STATED EXERCISE A:
Render the rows from the line containing "Given what is" through the last line of the rows as a Markdown table with the columns Number and Row line, leaving out blank lines.
-=-=-
17.7 Plan Administrator’s Authority
The Plan Administrator shall have authority to make any and all necessary rules or regulations binding upon all employers and all Participants to effectuate the purpose of this Article.
ARTICLE XVIII
General
18.1 Non-guarantee of Employment
Nothing contained in this Plan shall be construed as a contract of employment between the Employer and any Employee, or as a right of any Employee to be continued in the employment of the Employer, or as a limitation of the right of the Employer to discharge any of its Employees, with or without cause.
18.2 Rights to Trust Assets
No Employee or Beneficiary shall have any right to, or interest in, any assets of the Trust Fund upon termination of his employment or otherwise, except as provided from time to time under this Plan, and then only to the extent of the benefits payable under the Plan to such Employee or Beneficiary out of the assets of the Trust Fund. All payments of benefits as provided for in this Plan shall be made solely out of the assets of the Trust Fund and none of the Fiduciaries shall be liable therefore in any manner.
-=-=-
STATED EXERCISE B:
Rewrite the plan excerpt from "17.7 Plan Administrator’s" up to and including "or without cause.", switching "Plan Administrator" to "Plan Committee".
-=-=-
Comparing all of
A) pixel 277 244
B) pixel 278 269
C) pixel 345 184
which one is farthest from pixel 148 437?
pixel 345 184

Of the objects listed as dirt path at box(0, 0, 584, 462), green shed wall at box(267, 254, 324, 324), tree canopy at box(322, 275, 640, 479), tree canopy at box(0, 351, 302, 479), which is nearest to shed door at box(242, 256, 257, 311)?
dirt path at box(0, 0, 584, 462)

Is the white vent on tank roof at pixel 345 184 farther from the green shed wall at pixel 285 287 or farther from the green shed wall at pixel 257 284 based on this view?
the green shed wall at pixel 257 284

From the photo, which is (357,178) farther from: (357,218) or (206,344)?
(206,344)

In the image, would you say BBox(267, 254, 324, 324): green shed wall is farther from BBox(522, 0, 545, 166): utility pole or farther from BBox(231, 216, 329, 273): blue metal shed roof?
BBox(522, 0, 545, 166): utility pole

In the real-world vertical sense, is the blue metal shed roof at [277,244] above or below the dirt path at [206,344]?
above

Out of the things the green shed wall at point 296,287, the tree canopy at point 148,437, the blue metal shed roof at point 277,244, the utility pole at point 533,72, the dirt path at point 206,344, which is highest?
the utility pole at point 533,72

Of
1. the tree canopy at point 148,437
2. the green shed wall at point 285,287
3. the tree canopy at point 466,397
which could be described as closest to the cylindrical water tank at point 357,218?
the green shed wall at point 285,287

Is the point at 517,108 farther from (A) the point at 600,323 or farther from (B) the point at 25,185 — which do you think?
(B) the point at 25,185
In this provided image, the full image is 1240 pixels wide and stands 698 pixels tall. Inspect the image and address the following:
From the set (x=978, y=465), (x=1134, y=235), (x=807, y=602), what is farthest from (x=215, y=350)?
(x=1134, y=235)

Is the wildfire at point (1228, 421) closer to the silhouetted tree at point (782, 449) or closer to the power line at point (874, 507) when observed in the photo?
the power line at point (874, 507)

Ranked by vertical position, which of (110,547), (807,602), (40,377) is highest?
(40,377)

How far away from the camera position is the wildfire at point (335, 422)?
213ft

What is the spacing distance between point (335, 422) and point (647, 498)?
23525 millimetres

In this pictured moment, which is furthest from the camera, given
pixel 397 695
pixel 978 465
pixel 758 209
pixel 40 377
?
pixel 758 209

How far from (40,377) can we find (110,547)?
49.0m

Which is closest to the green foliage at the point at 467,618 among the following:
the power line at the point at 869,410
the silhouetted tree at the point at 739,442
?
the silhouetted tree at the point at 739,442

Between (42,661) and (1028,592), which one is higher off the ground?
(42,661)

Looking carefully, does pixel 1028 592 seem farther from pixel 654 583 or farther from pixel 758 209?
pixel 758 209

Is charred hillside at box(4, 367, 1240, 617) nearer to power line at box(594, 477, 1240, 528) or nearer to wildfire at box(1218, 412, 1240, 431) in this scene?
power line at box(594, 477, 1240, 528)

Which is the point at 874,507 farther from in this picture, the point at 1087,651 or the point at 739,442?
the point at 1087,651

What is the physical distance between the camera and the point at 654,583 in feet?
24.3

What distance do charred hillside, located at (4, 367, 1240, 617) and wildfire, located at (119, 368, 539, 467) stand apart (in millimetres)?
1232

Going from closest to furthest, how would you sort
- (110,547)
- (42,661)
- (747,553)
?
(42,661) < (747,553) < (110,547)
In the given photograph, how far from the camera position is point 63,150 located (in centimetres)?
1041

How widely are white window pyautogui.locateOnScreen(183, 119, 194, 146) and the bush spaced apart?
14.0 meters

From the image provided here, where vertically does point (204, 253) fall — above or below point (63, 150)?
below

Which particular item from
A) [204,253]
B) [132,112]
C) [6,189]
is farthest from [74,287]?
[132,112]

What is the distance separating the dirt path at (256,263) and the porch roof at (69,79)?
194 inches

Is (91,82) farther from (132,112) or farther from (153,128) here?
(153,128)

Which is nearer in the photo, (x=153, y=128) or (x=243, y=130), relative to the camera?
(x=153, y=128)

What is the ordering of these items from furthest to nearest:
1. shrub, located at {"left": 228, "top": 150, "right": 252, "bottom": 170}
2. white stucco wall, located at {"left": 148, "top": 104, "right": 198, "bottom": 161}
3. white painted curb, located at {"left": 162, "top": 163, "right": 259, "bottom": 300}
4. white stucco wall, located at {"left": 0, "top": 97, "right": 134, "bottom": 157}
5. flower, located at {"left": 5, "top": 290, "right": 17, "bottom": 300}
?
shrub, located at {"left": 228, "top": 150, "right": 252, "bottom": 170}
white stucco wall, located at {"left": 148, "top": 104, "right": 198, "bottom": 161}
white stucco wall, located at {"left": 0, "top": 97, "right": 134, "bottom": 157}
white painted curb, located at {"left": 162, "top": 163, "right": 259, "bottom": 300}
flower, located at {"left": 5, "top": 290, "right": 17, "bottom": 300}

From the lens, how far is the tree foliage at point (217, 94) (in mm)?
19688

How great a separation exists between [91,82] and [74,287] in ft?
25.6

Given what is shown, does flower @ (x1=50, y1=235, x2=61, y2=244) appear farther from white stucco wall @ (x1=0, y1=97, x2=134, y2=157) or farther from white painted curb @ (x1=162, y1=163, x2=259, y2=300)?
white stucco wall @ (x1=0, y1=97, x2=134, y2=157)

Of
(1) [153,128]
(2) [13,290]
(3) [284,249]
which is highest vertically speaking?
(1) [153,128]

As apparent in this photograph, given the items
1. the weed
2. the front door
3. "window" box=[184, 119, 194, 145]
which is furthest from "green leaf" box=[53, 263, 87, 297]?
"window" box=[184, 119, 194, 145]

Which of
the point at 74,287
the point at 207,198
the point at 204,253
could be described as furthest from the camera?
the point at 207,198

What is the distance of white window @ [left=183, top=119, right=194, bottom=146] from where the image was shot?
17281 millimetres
-=-=-
FINAL ANSWER A:
| Number | Row line |
|---|---|
| 1 | Given what is shown, does flower @ (x1=50, y1=235, x2=61, y2=244) appear farther from white stucco wall @ (x1=0, y1=97, x2=134, y2=157) or farther from white painted curb @ (x1=162, y1=163, x2=259, y2=300)? |
| 2 | white stucco wall @ (x1=0, y1=97, x2=134, y2=157) |
| 3 | Of |
| 4 | (1) [153,128] |
| 5 | (2) [13,290] |
| 6 | (3) [284,249] |
| 7 | which is highest vertically speaking? |
| 8 | (1) [153,128] |
| 9 | As apparent in this photograph, given the items |
| 10 | 1. the weed |
| 11 | 2. the front door |
| 12 | 3. "window" box=[184, 119, 194, 145] |
| 13 | which is furthest from "green leaf" box=[53, 263, 87, 297]? |
| 14 | "window" box=[184, 119, 194, 145] |
| 15 | Which of |
| 16 | the point at 74,287 |
| 17 | the point at 207,198 |
| 18 | the point at 204,253 |
| 19 | could be described as furthest from the camera? |
| 20 | the point at 207,198 |
| 21 | What is the distance of white window @ [left=183, top=119, right=194, bottom=146] from where the image was shot? |
| 22 | 17281 millimetres |

FINAL ANSWER B:
17.7 Plan Committee’s Authority
The Plan Committee shall have authority to make any and all necessary rules or regulations binding upon all employers and all Participants to effectuate the purpose of this Article.
ARTICLE XVIII
General
18.1 Non-guarantee of Employment
Nothing contained in this Plan shall be construed as a contract of employment between the Employer and any Employee, or as a right of any Employee to be continued in the employment of the Employer, or as a limitation of the right of the Employer to discharge any of its Employees, with or without cause.